Written instruction: Copy the items below word for word, starting at their beginning and ending with the line that contains "361H307V347L293 330L259 322L237", including that line.

◆ ◆ ◆ ◆ ◆ ◆ ◆

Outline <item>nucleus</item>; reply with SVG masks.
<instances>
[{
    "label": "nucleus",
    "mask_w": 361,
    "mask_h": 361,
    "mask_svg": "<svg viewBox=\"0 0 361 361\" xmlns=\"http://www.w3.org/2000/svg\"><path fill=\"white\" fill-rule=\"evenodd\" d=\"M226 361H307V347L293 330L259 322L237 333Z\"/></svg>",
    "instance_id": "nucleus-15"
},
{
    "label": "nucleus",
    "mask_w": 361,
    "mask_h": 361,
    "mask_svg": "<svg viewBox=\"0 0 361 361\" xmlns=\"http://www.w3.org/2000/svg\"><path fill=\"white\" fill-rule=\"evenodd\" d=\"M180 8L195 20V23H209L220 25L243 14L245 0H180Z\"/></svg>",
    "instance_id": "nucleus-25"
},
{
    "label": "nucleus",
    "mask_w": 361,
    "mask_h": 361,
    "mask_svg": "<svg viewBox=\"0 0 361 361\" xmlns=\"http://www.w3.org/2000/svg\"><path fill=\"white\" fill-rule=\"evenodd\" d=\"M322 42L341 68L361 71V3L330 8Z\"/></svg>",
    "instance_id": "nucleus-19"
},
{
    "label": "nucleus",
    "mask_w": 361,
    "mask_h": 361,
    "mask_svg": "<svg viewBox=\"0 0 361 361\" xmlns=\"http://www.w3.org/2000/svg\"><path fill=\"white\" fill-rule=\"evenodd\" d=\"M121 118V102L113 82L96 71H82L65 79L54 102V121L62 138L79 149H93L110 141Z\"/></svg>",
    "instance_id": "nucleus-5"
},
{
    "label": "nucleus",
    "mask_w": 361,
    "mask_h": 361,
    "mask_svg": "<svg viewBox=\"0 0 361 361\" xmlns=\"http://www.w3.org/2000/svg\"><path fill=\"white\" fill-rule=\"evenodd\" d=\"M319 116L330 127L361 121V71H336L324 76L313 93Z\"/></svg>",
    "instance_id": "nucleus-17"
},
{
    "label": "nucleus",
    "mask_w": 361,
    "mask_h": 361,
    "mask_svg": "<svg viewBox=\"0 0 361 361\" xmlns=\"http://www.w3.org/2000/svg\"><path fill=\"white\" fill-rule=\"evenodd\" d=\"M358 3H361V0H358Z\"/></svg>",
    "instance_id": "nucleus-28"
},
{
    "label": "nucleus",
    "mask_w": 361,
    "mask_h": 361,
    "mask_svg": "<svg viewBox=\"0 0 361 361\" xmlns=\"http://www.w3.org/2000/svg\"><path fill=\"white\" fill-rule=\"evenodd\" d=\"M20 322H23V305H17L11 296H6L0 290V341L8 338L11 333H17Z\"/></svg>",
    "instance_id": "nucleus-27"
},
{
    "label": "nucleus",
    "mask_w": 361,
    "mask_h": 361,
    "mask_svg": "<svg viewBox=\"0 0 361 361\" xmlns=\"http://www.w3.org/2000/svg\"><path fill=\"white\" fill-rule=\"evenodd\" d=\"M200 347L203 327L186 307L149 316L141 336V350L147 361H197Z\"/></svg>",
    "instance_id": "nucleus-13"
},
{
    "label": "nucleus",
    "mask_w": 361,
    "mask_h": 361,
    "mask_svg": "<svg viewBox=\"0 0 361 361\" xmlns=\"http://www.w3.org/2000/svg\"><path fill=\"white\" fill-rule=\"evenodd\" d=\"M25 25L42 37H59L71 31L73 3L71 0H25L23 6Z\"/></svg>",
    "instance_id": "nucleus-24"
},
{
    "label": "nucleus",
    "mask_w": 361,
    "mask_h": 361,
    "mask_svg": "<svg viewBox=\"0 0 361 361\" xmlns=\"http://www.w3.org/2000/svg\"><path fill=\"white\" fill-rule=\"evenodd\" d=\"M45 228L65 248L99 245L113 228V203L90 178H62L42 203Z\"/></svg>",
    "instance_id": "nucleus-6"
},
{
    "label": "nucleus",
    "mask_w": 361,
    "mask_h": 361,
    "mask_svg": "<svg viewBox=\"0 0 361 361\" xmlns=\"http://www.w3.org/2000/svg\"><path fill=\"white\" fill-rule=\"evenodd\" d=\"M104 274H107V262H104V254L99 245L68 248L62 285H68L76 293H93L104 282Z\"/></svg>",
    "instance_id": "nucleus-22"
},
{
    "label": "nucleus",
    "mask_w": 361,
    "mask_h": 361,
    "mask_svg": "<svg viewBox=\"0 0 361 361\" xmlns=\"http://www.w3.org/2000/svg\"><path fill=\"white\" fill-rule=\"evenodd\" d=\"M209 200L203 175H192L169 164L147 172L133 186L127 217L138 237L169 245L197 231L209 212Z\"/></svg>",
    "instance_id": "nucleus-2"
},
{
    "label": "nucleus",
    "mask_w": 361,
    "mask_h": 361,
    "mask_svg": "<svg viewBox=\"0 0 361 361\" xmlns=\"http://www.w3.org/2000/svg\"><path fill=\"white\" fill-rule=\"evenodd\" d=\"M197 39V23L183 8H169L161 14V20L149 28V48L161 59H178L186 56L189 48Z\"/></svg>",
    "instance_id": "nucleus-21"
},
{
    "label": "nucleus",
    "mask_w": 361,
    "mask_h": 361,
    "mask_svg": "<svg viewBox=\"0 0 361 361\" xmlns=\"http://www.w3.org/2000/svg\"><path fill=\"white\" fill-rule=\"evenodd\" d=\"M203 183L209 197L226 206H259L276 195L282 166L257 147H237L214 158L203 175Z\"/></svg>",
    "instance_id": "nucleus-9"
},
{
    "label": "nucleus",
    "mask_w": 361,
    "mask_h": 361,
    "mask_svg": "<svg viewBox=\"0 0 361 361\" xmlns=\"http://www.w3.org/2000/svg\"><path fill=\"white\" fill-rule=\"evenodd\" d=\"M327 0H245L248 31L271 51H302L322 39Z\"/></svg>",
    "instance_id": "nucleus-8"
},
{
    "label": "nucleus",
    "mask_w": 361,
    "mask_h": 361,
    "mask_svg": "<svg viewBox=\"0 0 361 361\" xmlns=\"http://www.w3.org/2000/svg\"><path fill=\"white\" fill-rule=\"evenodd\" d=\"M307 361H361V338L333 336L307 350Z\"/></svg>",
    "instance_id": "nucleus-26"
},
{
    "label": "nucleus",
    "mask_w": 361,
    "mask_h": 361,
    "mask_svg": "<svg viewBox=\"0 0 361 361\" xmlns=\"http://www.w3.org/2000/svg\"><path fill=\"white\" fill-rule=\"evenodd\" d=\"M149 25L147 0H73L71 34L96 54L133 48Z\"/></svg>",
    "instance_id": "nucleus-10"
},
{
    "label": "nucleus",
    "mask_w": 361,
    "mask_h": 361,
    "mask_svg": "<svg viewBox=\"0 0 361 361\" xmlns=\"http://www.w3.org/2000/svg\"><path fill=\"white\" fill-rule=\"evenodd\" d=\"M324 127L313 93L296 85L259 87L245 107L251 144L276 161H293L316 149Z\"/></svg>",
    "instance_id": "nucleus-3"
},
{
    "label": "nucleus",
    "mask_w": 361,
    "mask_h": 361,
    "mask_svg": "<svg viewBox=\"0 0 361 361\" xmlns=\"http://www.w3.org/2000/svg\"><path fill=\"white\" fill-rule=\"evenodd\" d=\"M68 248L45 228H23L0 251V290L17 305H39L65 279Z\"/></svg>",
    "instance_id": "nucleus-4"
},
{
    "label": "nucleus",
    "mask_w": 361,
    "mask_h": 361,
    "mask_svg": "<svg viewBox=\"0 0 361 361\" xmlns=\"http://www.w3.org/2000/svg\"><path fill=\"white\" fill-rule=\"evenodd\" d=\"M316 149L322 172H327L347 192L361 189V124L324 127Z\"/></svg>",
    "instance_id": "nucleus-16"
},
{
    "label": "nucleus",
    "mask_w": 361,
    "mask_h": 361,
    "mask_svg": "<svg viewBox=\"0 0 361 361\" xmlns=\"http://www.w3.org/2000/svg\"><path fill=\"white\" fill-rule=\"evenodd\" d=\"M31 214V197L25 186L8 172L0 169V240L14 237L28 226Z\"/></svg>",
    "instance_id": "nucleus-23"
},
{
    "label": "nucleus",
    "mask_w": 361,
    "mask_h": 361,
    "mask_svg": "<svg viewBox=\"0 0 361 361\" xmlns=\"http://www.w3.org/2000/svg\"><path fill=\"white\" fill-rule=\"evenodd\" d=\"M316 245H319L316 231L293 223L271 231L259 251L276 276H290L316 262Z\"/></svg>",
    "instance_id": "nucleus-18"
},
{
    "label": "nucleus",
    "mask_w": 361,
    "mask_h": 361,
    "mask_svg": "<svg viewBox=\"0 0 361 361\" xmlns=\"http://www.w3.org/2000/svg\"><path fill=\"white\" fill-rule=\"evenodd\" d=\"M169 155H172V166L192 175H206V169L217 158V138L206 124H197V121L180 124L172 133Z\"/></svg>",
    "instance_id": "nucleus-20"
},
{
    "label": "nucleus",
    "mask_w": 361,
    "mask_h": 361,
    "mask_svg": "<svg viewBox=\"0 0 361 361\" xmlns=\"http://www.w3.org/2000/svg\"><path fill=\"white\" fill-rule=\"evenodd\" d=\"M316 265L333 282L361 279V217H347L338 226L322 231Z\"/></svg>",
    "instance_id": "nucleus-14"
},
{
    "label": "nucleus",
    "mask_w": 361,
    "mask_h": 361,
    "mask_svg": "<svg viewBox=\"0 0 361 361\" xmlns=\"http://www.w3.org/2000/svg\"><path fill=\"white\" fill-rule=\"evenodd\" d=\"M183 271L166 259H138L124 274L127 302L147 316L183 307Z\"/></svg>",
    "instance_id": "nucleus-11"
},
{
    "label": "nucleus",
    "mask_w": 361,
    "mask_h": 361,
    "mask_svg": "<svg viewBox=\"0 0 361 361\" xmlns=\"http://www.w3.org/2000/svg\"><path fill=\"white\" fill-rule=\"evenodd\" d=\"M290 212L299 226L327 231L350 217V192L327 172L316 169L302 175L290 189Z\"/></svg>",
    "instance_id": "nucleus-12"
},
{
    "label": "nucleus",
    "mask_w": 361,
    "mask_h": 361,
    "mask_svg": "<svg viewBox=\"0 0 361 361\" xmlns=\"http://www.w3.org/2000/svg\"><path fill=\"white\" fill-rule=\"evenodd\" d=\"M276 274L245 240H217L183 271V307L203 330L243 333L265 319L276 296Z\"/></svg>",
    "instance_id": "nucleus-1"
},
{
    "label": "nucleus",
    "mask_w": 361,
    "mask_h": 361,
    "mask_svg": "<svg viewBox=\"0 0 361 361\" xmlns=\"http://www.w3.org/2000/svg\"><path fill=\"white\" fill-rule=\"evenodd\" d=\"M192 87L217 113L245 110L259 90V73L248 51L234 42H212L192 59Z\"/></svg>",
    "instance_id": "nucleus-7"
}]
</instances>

◆ ◆ ◆ ◆ ◆ ◆ ◆

Response:
Outline <item>nucleus</item>; reply with SVG masks.
<instances>
[{
    "label": "nucleus",
    "mask_w": 361,
    "mask_h": 361,
    "mask_svg": "<svg viewBox=\"0 0 361 361\" xmlns=\"http://www.w3.org/2000/svg\"><path fill=\"white\" fill-rule=\"evenodd\" d=\"M226 361H307V347L293 330L259 322L237 333Z\"/></svg>",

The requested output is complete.